Format every line of the entries below as a numbered list, omitting any blank lines.
....
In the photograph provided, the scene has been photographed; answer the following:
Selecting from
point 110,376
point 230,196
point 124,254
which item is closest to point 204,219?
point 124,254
....
§ **Output of the task**
1. In the photograph provided, the scene has been photographed; answer the following:
2. Selecting from
3. point 110,376
4. point 230,196
5. point 124,254
6. which item is closest to point 204,219?
7. point 124,254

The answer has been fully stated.